### TRY IT
All the data should be repeated exactly. Any image in it is left out.
Top of SUPPLIED MATERIAL
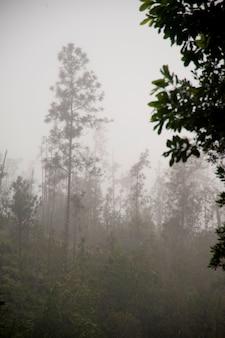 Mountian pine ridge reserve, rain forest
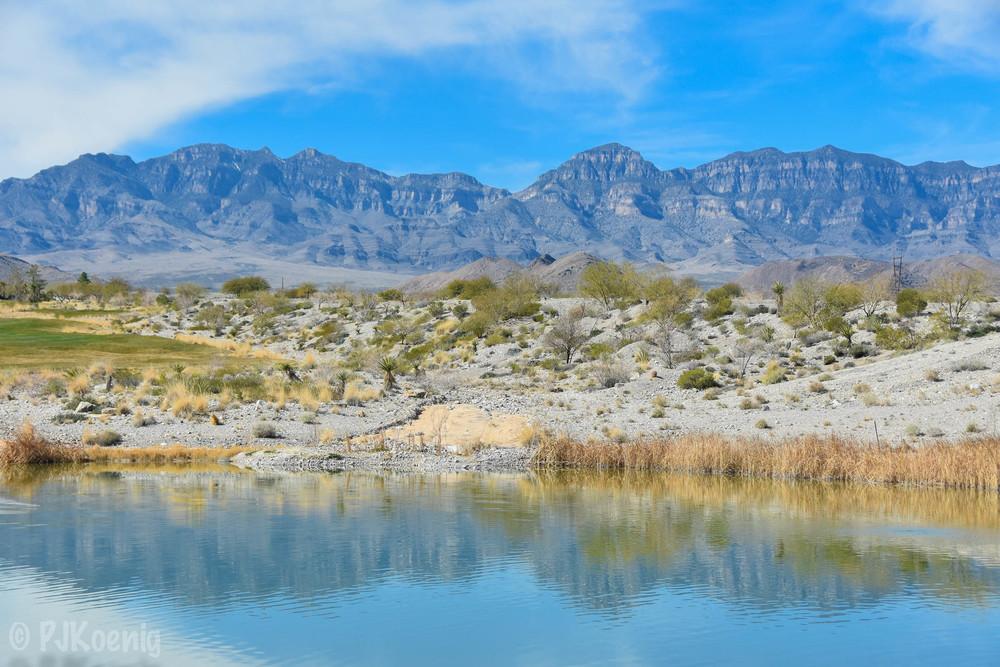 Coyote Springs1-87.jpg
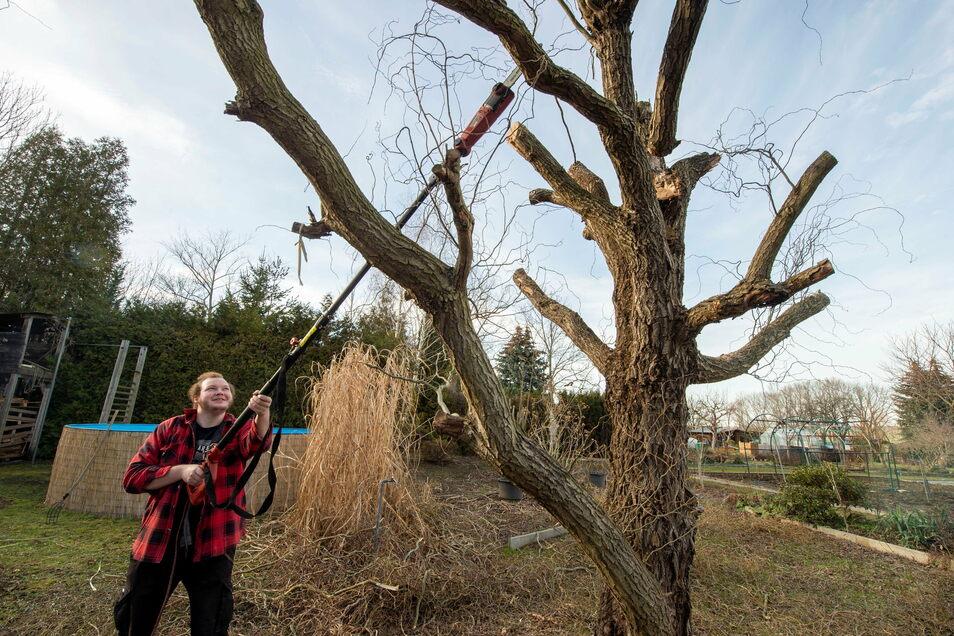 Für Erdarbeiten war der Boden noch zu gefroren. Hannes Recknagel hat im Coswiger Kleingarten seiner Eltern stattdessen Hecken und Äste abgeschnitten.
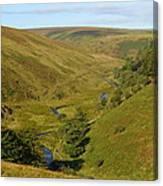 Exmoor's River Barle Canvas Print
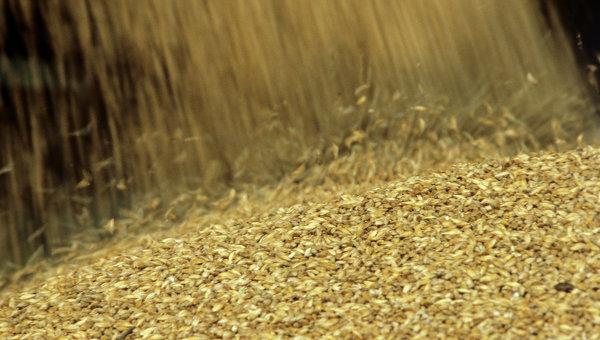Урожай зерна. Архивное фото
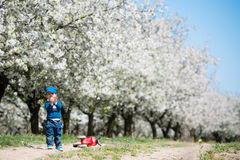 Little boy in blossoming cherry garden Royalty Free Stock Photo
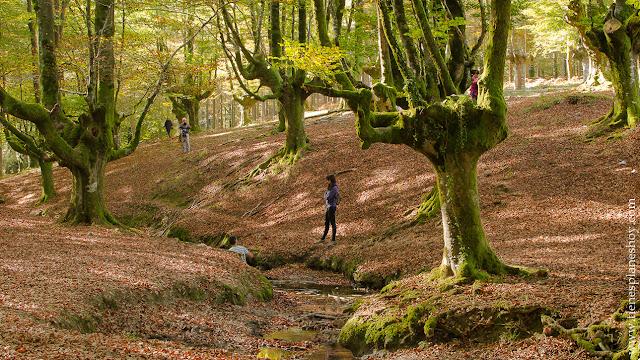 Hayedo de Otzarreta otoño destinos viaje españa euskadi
Bottom of SUPPLIED MATERIAL
### RESPONSE BELOW
 Mountian pine ridge reserve, rain forest
 Coyote Springs1-87.jpg
 Für Erdarbeiten war der Boden noch zu gefroren. Hannes Recknagel hat im Coswiger Kleingarten seiner Eltern stattdessen Hecken und Äste abgeschnitten.
 Exmoor's River Barle Canvas Print
Урожай зерна. Архивное фото
 Little boy in blossoming cherry garden Royalty Free Stock Photo
 Hayedo de Otzarreta otoño destinos viaje españa euskadi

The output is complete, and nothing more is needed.